Focus: **readability, consistency, joins, analytics, and best practices**.


In [None]:

import pandas as pd
import numpy as np


## 1. Sample Dataset with Messy Column Names

In [None]:

df = pd.DataFrame({
    "Order ID": [1001, 1002, 1003],
    "Customer Name": ["Alice", "Bob", "Charlie"],
    "Total Sales($)": [2500, 1800, 2200],
    "Order-Date": ["2024-01-01", "2024-01-02", "2024-01-03"],
    "Ship City ": ["Mumbai", "Delhi", "Pune"]
})
df


## 2. Rename Columns Using Dictionary

In [None]:

df_rename_dict = df.rename(columns={
    "Order ID": "order_id",
    "Customer Name": "customer_name",
    "Total Sales($)": "total_sales",
    "Order-Date": "order_date"
})
df_rename_dict


## 3. Rename Columns Using inplace=True

In [None]:

df_inplace = df.copy()
df_inplace.rename(columns={"Ship City ": "ship_city"}, inplace=True)
df_inplace


## 4. Rename All Columns at Once

In [None]:

df_all = df.copy()
df_all.columns = [
    "order_id",
    "customer_name",
    "total_sales",
    "order_date",
    "ship_city"
]
df_all


## 5. Convert Columns to snake_case (Most Used)

In [None]:

df_snake = df.copy()
df_snake.columns = (
    df_snake.columns
    .str.strip()
    .str.lower()
    .str.replace(" ", "_")
    .str.replace("-", "_")
    .str.replace(r"[()$]", "", regex=True)
)
df_snake


## 6. Remove Special Characters from Column Names

In [None]:

df_special = df.copy()
df_special.columns = df_special.columns.str.replace(r'[^a-zA-Z0-9_]', '', regex=True)
df_special


## 7. Prefix or Suffix Columns

In [None]:

df_prefix = df.copy()
df_prefix = df_prefix.add_prefix("ord_")

df_suffix = df.copy()
df_suffix = df_suffix.add_suffix("_col")

df_prefix, df_suffix


## 8. Rename Columns for Joins / Merges

In [None]:

df_left = df.rename(columns={"Order ID": "order_id"})
df_right = df.rename(columns={"Order ID": "order_id"})
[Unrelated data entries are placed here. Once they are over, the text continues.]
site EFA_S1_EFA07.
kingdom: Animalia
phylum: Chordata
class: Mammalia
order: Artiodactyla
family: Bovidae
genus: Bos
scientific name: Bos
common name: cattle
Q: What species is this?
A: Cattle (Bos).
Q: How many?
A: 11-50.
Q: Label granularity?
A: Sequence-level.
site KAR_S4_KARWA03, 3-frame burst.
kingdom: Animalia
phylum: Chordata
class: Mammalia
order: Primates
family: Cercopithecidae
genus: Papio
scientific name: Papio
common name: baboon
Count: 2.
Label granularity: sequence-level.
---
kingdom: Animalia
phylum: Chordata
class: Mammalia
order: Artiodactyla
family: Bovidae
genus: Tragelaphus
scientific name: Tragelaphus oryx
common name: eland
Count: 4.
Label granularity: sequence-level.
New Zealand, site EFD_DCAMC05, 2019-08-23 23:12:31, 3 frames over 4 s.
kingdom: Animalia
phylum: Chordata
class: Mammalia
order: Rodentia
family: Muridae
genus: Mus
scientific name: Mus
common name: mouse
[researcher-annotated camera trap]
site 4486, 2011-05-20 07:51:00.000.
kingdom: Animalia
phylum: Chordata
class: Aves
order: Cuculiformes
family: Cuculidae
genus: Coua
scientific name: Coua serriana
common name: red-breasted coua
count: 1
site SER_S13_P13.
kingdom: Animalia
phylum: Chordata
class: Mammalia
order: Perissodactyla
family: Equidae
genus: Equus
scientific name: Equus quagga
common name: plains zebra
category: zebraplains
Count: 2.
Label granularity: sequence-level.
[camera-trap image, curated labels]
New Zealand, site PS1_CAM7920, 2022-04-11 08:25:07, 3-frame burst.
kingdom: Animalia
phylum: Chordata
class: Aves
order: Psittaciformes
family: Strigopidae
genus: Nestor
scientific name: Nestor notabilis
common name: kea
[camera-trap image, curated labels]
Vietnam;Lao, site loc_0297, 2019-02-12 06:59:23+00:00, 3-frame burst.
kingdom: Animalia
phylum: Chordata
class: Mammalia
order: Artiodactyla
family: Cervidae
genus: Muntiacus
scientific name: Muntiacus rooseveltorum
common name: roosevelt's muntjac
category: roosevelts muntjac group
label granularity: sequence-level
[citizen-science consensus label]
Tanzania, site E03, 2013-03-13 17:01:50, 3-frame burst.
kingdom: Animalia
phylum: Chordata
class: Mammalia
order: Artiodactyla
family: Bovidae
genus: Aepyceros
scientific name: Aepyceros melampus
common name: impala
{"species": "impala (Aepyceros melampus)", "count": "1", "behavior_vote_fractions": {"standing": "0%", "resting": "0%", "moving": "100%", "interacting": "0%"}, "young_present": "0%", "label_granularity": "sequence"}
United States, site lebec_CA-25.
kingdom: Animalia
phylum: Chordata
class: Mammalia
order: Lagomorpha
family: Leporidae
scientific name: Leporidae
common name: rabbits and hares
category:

## 9. Rename Using Function (Advanced)

In [None]:

def clean_column(col):
    return col.strip().lower().replace(" ", "_")

df_func = df.copy()
df_func.columns = df_func.columns.map(clean_column)
df_func


## 10. Validate Column Names

In [None]:

df_func.columns.is_unique
df_func.columns



## ✅ Best Practices & Interview Notes
- Use **snake_case** consistently
- Avoid spaces and special characters
- Rename before joins and aggregations
- Column names should be semantic and stable
- Standardization improves code quality



## ✔ Summary
- `rename()` is safest for partial changes
- `.columns` assignment is fastest for full rename
- String methods make bulk standardization easy
- Clean column names = fewer bugs